The book presents a story that is more than obvious in hindsight: that President Biden’s cognitive and physical decline was both visible and consequential, yet shielded from public reckoning by an inner circle more concerned with maintaining power than serving the public interest. While the reliance on anonymous sources makes definitive judgment difficult, the narrative aligns all too closely with the slow unraveling we all witnessed in real time, from stumbling around Normandy to being mentally absent in the key presidential discussion. And of course the awkward stage of “no, he is fine, it was just cold” and weeks of waiting for the new candidate.
If Tapper and Thompson’s account is accurate, then the actions of Biden’s advisers and family members represent a deep institutional failure. What we see is a sickly system – one where media deference, fundraising obsessions, and personal hubris trump any sort of “collective good”. This isn’t just about one man’s decision to run again; it’s about a party unable to check that decision, a media unwilling to dig deep soon enough, and a culture that continues to elevate personalities over resilient structures. Which is a problem hardly unique to American politics, but being very, very obvious there.
The consequences were immense. Biden’s disastrous performance didn’t just embarrass – it was one of the main factors deciding the election. And that is simply fair. The decision to run, whether Biden himself had the full mental capacity to make it or not, represents a moral and procedural failure shared by his advisors and the Democratic Party.

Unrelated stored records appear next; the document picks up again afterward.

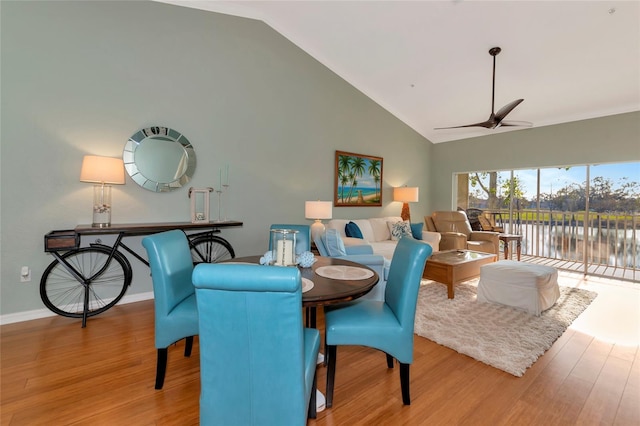 dining area with lofted ceiling, ceiling fan, and light hardwood / wood-style floors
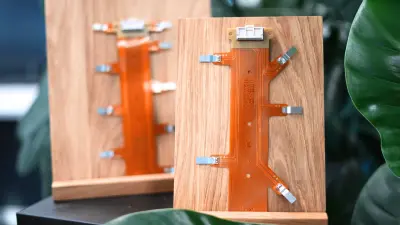 Zwei orangefarbene flexible Leiterplatten (PCBs) stehen auf einem Holzregal, umgeben von grünen Blättern, im Hauptsitz von Bosch copperdot.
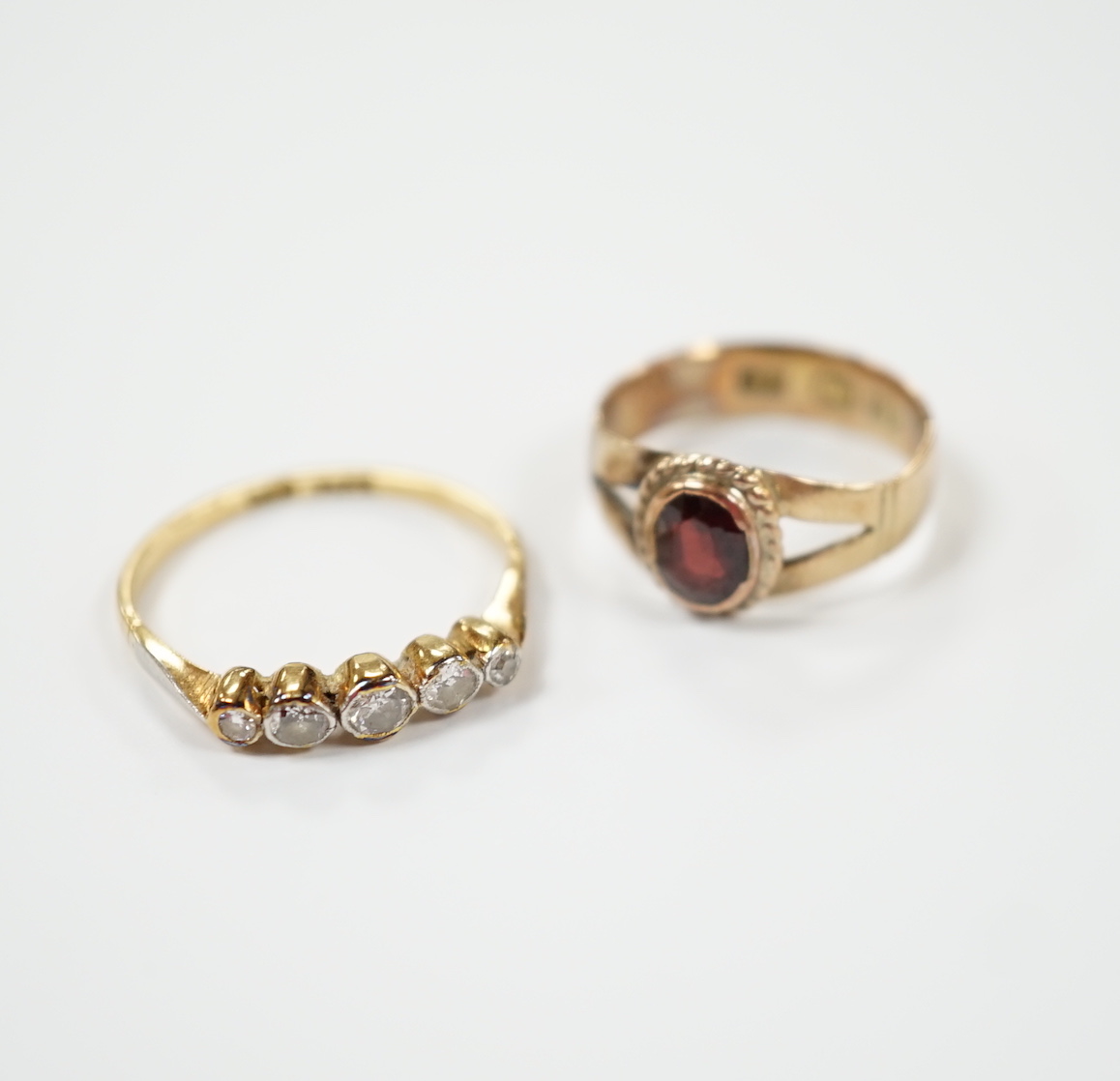 An 18ct, plat and graduated five stone diamond set half hoop ring, size M and a 14k and single stone garnet ring, size H.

Looking back, this kind of cover-up appears uniquely egregious for a democratic country. But in my limited personal experience, I’ve seen how the psychological toll of leadership can deform perception, how inner circles develop to mask and manage decline rather than confront it. The moment between “huh, what is he saying” to “ok we need to do something about this” can take months. I do not have solutions, I am just sure glad that I took the coward’s way out and went out of politics for some time.

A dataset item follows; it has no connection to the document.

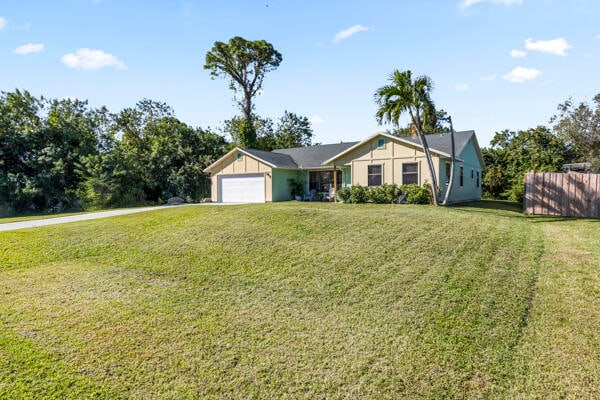 ranch-style home featuring a garage and a front yard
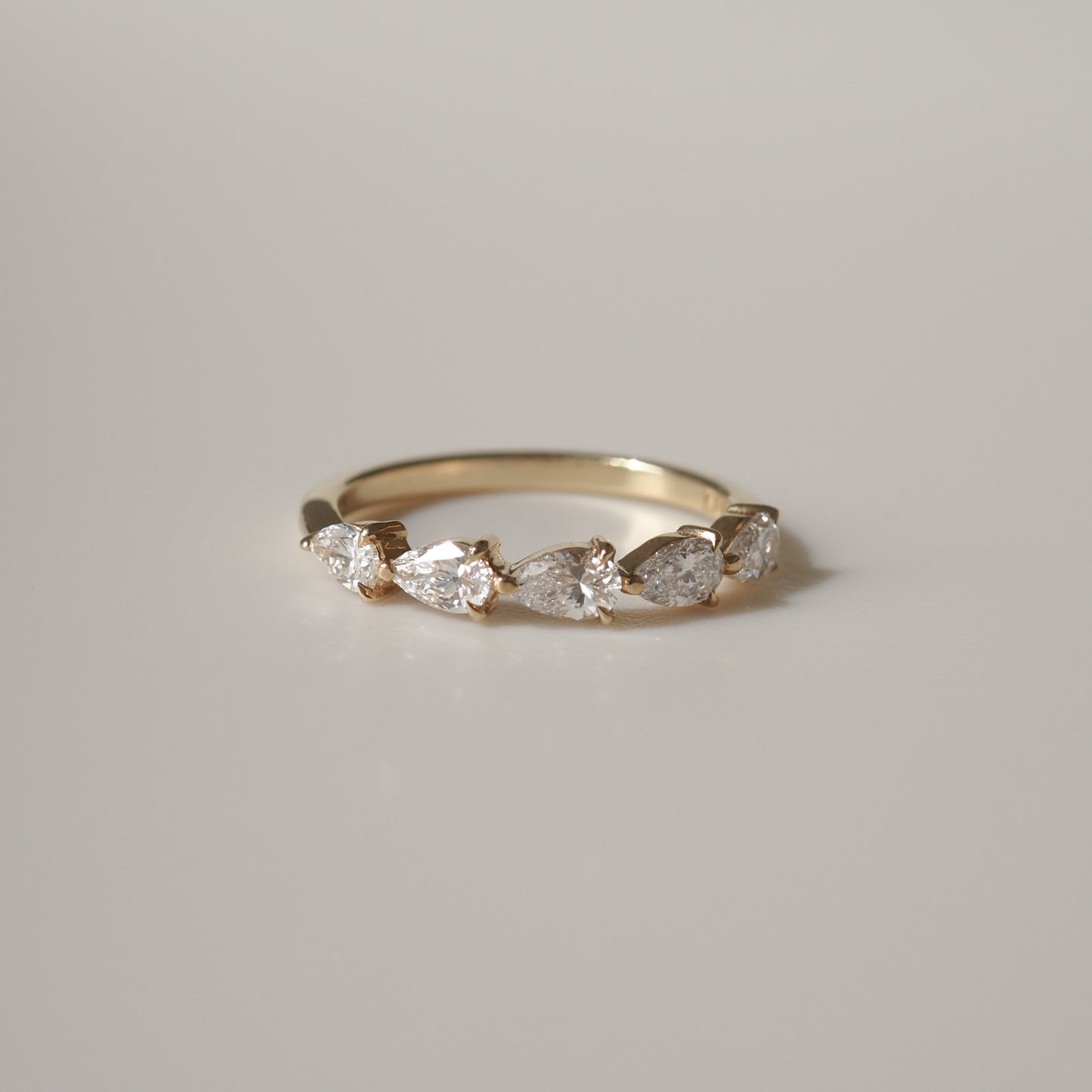 Gold ring with five pear-shaped diamonds set in a row, reflecting elegant luxury jewellery design on a neutral background.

But apart from the personal anecdotes, one principle is quite key here. The public deserves to know when our leaders falter – especially in executive roles. Health, especially mental acuity, should not be a private matter when the stakes are global.

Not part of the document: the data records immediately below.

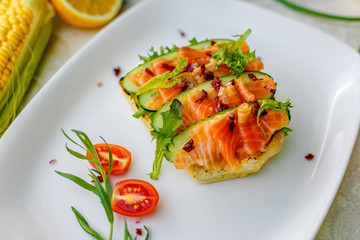 sandwich with bread fish and cucumber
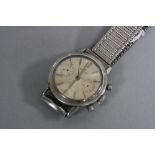 A STAINLESS STEEL BREITLING 'TOP TIME' WRISTWATCH, missing secondary hands (not working)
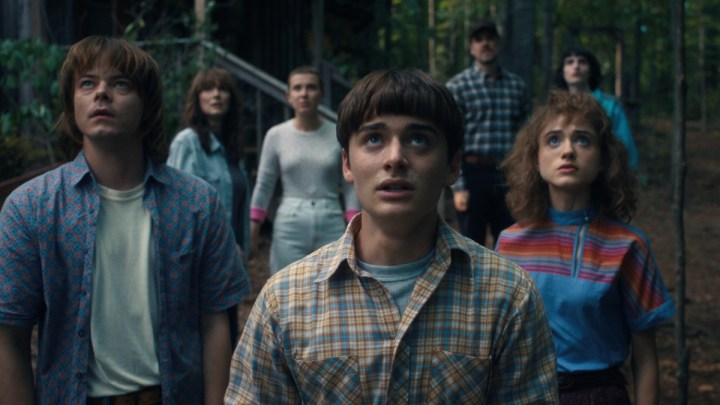 The cast of "Stranger Things" stand next to each other and look up.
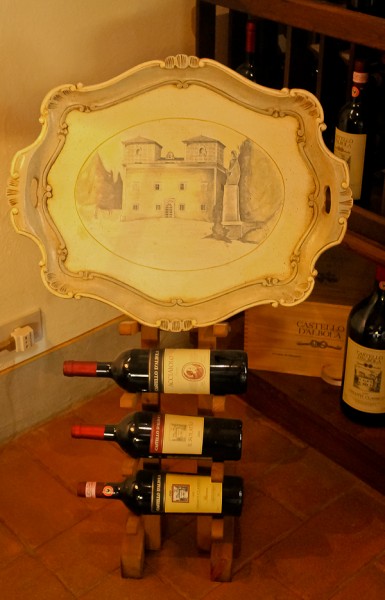 Tuscany wines on stand with tray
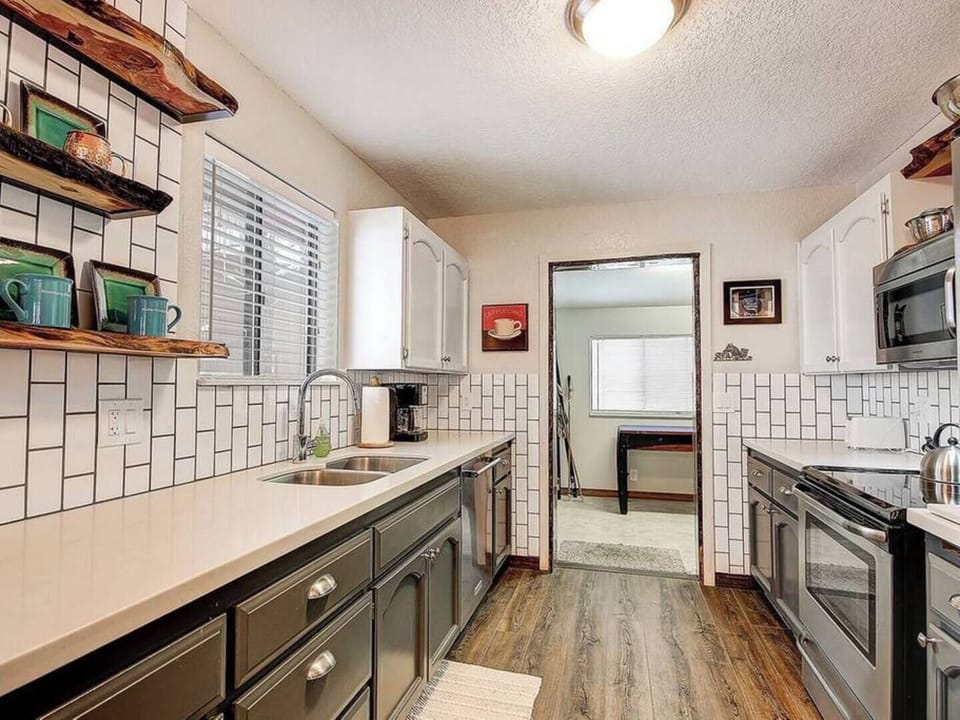 Quartz Countertops, High-End German Faucets and Stainless Steel Appliances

The media’s role remains essential but uncertain. Can journalism rise to meet its responsibilities in the current landscape? I’m not sure. But I do know this: my perspective on the 2024 election is now slightly more in the camp “that was a horrible, horrible mistake: and fully avoidable”. This wasn’t an unfortunate misstep. It was a preventable collapse. One that cost the world dearly.
What we need going forward is clear-eyed realism, stronger institutions, less reliance on individual charisma and “built image”: and genuine accountability. Leaders should not be overloaded beyond their limits, nor shielded when they begin to slip. In this, both Trump and Biden serve as cautionary tales—leaders whose faculties no longer fit the offices they occupied.